>> BEGIN ITEMS

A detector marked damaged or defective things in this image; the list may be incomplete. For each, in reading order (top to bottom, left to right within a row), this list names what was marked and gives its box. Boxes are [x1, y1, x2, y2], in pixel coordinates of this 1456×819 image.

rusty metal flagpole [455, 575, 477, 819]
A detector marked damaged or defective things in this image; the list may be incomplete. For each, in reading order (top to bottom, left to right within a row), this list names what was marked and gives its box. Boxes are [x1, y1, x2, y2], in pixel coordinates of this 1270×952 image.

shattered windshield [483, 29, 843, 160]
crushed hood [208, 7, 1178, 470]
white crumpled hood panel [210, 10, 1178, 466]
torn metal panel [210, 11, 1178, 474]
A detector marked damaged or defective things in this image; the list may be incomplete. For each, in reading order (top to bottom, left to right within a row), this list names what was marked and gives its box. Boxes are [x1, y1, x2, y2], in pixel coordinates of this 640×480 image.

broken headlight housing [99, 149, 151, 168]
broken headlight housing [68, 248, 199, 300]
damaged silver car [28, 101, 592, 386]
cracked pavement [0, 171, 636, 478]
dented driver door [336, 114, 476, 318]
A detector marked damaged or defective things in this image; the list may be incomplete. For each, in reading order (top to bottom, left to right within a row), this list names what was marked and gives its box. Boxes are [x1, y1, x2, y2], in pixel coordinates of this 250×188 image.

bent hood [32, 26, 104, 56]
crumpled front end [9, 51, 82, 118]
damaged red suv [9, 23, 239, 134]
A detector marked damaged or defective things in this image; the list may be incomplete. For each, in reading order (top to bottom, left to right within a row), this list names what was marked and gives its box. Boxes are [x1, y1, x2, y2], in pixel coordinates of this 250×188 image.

>> END ITEMS

TASK TO CARRY OUT – Rewrite all of the rows above, substituting "broken or faulty" for every occurrence of "damaged or defective" and leaving everything else unchanged.

SOLUTION TO THIS EXERCISE –
A detector marked broken or faulty things in this image; the list may be incomplete. For each, in reading order (top to bottom, left to right within a row), this list names what was marked and gives its box. Boxes are [x1, y1, x2, y2], in pixel coordinates of this 1456×819 image.

rusty metal flagpole [455, 575, 477, 819]
A detector marked broken or faulty things in this image; the list may be incomplete. For each, in reading order (top to bottom, left to right within a row), this list names what was marked and gives its box. Boxes are [x1, y1, x2, y2], in pixel coordinates of this 1270×952 image.

shattered windshield [483, 29, 843, 160]
crushed hood [208, 7, 1178, 470]
white crumpled hood panel [210, 10, 1178, 466]
torn metal panel [210, 11, 1178, 474]
A detector marked broken or faulty things in this image; the list may be incomplete. For each, in reading order (top to bottom, left to right within a row), this list names what was marked and gives its box. Boxes are [x1, y1, x2, y2], in pixel coordinates of this 640×480 image.

broken headlight housing [99, 149, 151, 168]
broken headlight housing [68, 248, 199, 300]
damaged silver car [28, 101, 592, 386]
cracked pavement [0, 171, 636, 478]
dented driver door [336, 114, 476, 318]
A detector marked broken or faulty things in this image; the list may be incomplete. For each, in reading order (top to bottom, left to right within a row), this list names what was marked and gives its box. Boxes are [x1, y1, x2, y2], in pixel coordinates of this 250×188 image.

bent hood [32, 26, 104, 56]
crumpled front end [9, 51, 82, 118]
damaged red suv [9, 23, 239, 134]
A detector marked broken or faulty things in this image; the list may be incomplete. For each, in reading order (top to bottom, left to right within a row), this list names what was marked and gives its box. Boxes are [x1, y1, x2, y2], in pixel coordinates of this 250×188 image.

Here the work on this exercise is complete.